A haiku you wrote many years ago. This October did not disappoint either. Many mornings lying down in the park, looking up at the sky, watching kites, swallows, dragonflies, all who know lightness. You return from a week in a cold dark gray country and spend a whole day riding around in the light, walking around, soaking in the sun like you'd nearly lost it forever, delirious with gratitude.
You come across this band of musicians who meet to jam under a beautiful gnarled Gulmohar tree every weekend, and you listen to their beautiful singing. They call themselves Folk Tree. Strangers come to listen to them at times. They invite requests. People suggest songs. This is what parks should be for. For the making of music and joy.
You have been noticing how the park floor has been drying up little by little, post the south-west monsoon. The grass has been cut and left to dry, spongy beneath your feet. One morning you follow a squirrel carrying a big piece of dried grass, you know it must be going to its nest. You watch it jump from tree to tree, up there, to finally reach the hollow in which it is building a nest. You realize with a smile that you know the names of the entire squirrel path - the Aakaasha Mallige, the Gulmohar, the Rudrapalaash, the Cassia Javanica. :) You know everyone's names, you must belong here.
The silk cotton tree has started yellowing in patches - you are surprised, you didn't know it has an autumn, this tropical tree. The leaves are more sparse, the ground below drying up. One day you come across a rat snake along the edge of the cement platform. You notice that you haven't heard the barbets in a month now. You wonder where they have gone.
You come in early one morning, before daybreak, to see how the park feels in the dark. The moon, seen between the rain tree canopies, beautiful. A few people already walking, jogging. You catch the first rays of light on the upper branches of the silk cotton tree. You stand still and watch a squirrel move slowly, sucking on Aakaasha Mallige flowers. It has just come down from the trees, and is feeding, not yet sprightly, not yet doing the crazy squirrel stuff they always seem to do, chasing each other up and down trees. You have been standing still and it comes close to you, not minding.
You wonder at its simple life, coming down from the tree every morning, taking what nature offers that day.
You have been also waiting for the blooming of the tabebuia impetignosas every week, the pink fist-bunches of lightness. They are blooming, in small patches, but the leaves are yet to fall fully, it is slow this year. Last year was so stunning, so breathtaking, you cannot possibly ask for more. You will wait, and take what is offered too. You will not complain.
More dry leaves under the silk cotton tree. More browns everywhere. The leaves fall down on you in the wind occasionally as you lie down and watch the kites. You notice how smoothly the dark rainy wet months have transitioned into this light dryness. How so much has changed. You notice that you have been learning to live in the present, in the Now, more than ever before. More than ever you know that your imagination is limited, you have no way to predict what will come your way, good or bad.
Maybe this ritual has played a part in preparing you for that?

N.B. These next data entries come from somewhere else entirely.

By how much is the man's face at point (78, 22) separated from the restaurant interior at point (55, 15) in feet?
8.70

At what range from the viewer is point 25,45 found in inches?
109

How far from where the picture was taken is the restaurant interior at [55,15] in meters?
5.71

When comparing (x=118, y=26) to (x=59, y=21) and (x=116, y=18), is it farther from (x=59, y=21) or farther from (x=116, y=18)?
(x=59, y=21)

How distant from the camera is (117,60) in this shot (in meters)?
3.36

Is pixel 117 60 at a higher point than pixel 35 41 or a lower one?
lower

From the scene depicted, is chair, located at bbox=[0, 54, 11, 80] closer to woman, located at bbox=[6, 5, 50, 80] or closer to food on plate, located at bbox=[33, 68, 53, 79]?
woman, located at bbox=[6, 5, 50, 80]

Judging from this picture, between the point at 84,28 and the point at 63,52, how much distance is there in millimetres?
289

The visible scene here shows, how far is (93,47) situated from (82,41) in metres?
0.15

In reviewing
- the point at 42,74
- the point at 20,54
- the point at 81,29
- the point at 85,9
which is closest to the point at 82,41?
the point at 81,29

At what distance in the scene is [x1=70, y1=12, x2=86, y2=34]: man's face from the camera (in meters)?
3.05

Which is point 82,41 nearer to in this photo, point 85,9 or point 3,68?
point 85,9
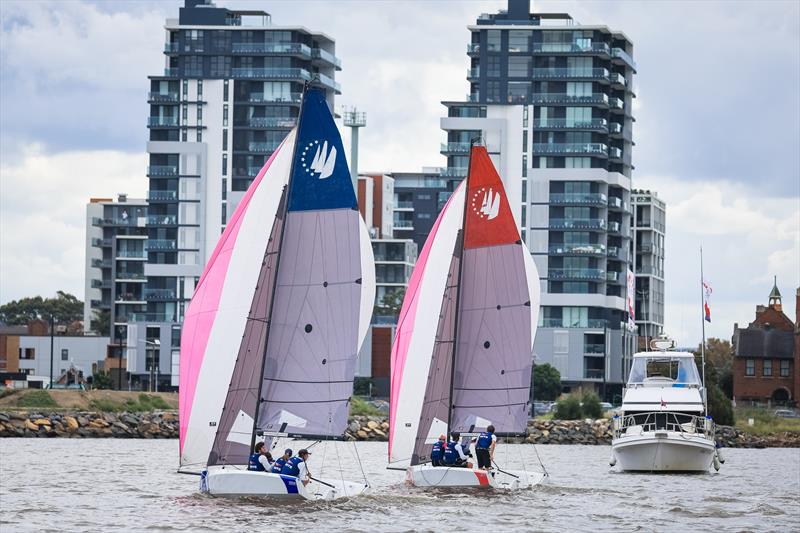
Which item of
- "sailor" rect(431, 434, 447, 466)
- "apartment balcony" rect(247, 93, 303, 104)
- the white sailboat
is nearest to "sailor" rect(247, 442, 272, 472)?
"sailor" rect(431, 434, 447, 466)

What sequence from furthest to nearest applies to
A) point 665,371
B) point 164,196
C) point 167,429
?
point 164,196 → point 167,429 → point 665,371

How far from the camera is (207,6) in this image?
162 meters

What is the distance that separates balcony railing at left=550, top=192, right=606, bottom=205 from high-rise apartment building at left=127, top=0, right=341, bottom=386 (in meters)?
27.6

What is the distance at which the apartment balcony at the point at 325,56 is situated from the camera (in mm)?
165375

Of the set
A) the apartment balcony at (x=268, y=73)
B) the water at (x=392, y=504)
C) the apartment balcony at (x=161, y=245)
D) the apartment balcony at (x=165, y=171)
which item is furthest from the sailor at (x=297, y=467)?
the apartment balcony at (x=161, y=245)

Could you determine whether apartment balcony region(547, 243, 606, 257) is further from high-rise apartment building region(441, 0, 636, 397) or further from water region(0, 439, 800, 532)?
water region(0, 439, 800, 532)

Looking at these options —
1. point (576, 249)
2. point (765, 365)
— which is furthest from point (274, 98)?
point (765, 365)

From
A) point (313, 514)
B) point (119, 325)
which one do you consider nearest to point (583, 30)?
point (119, 325)

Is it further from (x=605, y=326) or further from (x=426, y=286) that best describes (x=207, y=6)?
(x=426, y=286)

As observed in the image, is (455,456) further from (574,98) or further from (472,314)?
(574,98)

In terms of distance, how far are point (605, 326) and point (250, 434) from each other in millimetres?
119207

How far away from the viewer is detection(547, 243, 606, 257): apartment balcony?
513ft

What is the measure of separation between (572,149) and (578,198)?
4.84m

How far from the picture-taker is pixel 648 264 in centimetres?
18075
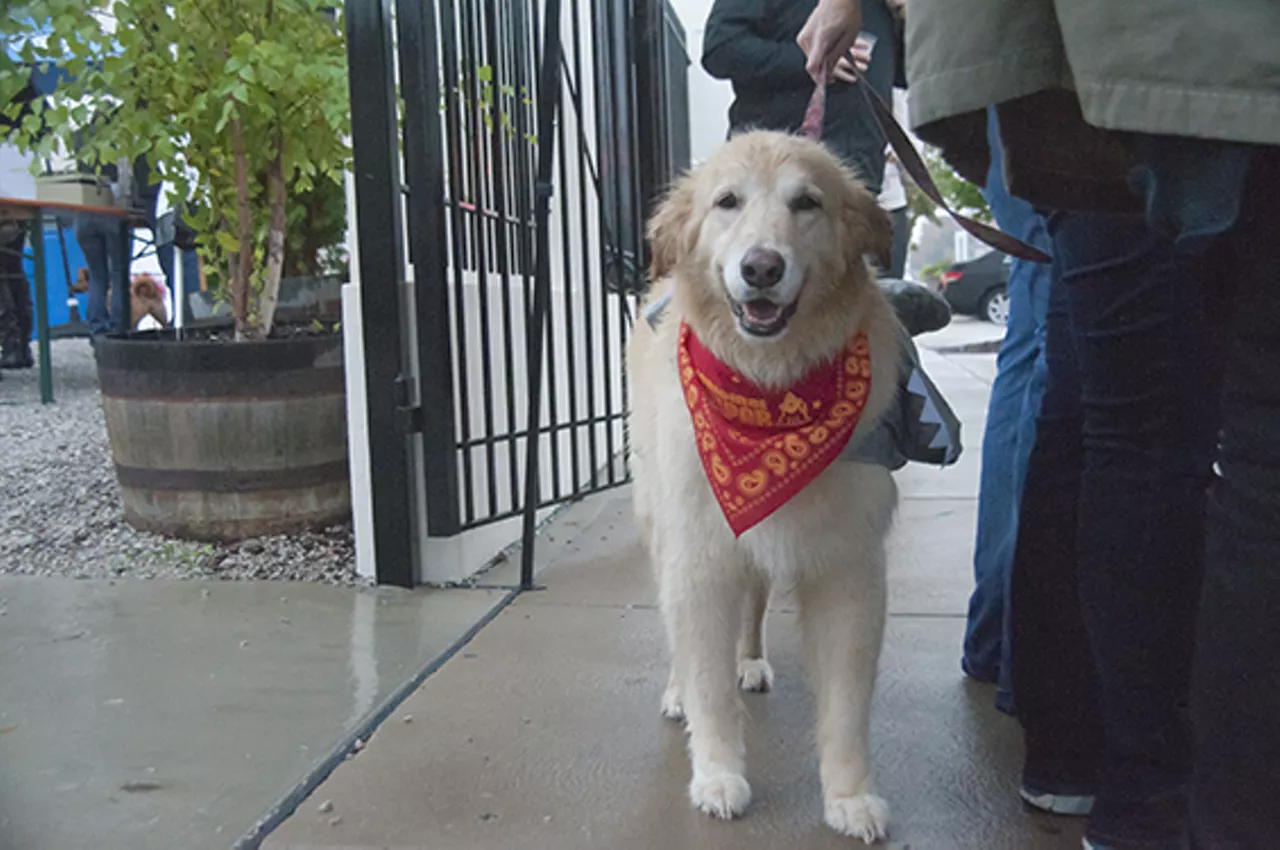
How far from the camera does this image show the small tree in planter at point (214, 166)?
3.54 m

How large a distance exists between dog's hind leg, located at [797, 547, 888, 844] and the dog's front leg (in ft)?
0.52

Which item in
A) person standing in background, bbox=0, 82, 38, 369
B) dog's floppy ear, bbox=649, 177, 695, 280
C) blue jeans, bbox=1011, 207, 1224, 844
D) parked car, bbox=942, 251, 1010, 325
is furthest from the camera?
parked car, bbox=942, 251, 1010, 325

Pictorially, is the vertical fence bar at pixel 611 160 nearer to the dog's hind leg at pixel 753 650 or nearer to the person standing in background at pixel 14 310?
the dog's hind leg at pixel 753 650

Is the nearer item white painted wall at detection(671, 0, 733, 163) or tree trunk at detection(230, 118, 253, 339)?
tree trunk at detection(230, 118, 253, 339)

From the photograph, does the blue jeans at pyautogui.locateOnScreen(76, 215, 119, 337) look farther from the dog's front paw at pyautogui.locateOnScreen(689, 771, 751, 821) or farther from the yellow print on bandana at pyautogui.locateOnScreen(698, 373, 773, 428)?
the dog's front paw at pyautogui.locateOnScreen(689, 771, 751, 821)

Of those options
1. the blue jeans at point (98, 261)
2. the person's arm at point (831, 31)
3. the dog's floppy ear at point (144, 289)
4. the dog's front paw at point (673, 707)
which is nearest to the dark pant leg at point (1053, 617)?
the person's arm at point (831, 31)

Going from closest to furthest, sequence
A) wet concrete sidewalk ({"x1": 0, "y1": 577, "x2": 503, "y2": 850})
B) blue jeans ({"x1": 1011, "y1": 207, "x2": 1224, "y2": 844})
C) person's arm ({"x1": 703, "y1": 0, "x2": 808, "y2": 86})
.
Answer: blue jeans ({"x1": 1011, "y1": 207, "x2": 1224, "y2": 844})
wet concrete sidewalk ({"x1": 0, "y1": 577, "x2": 503, "y2": 850})
person's arm ({"x1": 703, "y1": 0, "x2": 808, "y2": 86})

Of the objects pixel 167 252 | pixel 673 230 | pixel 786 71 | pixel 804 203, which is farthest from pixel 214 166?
pixel 167 252

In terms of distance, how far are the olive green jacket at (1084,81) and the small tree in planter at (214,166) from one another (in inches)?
103

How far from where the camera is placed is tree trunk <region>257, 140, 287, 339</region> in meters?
3.92

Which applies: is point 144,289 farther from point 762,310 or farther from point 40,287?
point 762,310

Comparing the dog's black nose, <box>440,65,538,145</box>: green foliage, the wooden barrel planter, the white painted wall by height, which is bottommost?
the wooden barrel planter

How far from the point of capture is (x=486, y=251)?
379 centimetres

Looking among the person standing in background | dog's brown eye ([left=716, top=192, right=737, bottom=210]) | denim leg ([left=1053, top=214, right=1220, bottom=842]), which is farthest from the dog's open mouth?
the person standing in background
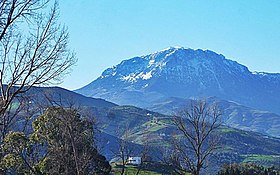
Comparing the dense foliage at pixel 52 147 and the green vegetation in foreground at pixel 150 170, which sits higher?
the dense foliage at pixel 52 147

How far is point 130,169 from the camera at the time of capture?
6662cm

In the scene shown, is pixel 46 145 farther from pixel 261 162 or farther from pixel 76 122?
pixel 261 162

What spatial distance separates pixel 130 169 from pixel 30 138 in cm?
3329

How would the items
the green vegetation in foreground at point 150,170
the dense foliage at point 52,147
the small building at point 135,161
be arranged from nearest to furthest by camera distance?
the dense foliage at point 52,147 < the green vegetation in foreground at point 150,170 < the small building at point 135,161

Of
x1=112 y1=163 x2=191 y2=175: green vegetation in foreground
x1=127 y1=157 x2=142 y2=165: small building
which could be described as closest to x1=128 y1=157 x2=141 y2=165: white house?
x1=127 y1=157 x2=142 y2=165: small building

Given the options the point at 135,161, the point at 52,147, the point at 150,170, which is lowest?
the point at 150,170

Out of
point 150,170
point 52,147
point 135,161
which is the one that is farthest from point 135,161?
point 52,147

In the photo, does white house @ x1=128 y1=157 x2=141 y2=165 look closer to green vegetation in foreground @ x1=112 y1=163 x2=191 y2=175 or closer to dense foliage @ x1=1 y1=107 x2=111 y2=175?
green vegetation in foreground @ x1=112 y1=163 x2=191 y2=175

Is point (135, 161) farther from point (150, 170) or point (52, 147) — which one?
point (52, 147)

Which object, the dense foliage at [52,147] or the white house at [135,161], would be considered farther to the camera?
the white house at [135,161]

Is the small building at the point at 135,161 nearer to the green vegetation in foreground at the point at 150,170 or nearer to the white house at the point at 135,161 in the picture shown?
the white house at the point at 135,161

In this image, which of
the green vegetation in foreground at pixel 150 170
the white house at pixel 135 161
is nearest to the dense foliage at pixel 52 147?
the green vegetation in foreground at pixel 150 170

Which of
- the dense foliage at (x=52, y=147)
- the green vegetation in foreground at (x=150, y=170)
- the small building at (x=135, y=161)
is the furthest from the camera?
the small building at (x=135, y=161)

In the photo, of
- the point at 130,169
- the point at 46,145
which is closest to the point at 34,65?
the point at 46,145
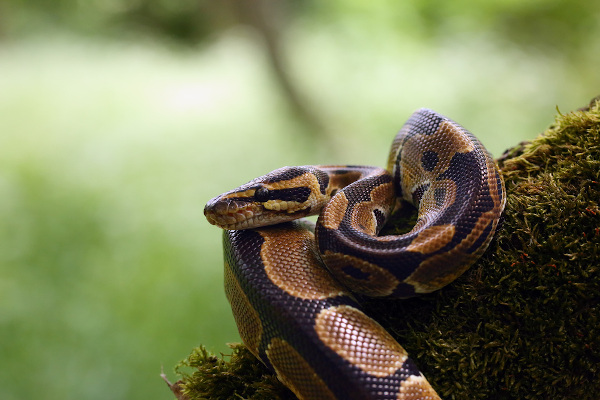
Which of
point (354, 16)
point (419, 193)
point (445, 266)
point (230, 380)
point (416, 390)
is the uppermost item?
point (354, 16)

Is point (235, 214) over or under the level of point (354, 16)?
under

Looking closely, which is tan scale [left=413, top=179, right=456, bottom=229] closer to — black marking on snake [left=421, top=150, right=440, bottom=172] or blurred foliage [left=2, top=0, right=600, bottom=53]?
black marking on snake [left=421, top=150, right=440, bottom=172]

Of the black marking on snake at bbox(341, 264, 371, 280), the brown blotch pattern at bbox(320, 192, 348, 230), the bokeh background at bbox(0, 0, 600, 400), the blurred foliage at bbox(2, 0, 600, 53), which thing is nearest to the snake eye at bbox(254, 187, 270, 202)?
the brown blotch pattern at bbox(320, 192, 348, 230)

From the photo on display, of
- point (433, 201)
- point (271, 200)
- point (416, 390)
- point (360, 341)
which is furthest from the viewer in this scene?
point (271, 200)

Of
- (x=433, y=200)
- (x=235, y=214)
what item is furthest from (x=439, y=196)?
(x=235, y=214)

This regular seeing, this receiving, this documenting of the Now. Your moments of happiness are less clouded by the future, the whatifs, your usual paranoia of loss, your perennial preparation for the worst, the conditioning of the past. Perhaps this ritual has synced you with the rhythm of the universe, the many comings and goings of things, all beyond your control. The only surety, what you have now, in this moment.
You receive each drop of Joy like holy water, your head bent.
As the sun moves towards Uttaraayan, as yet another year catapults towards its end, you walk under falling leaves, grateful.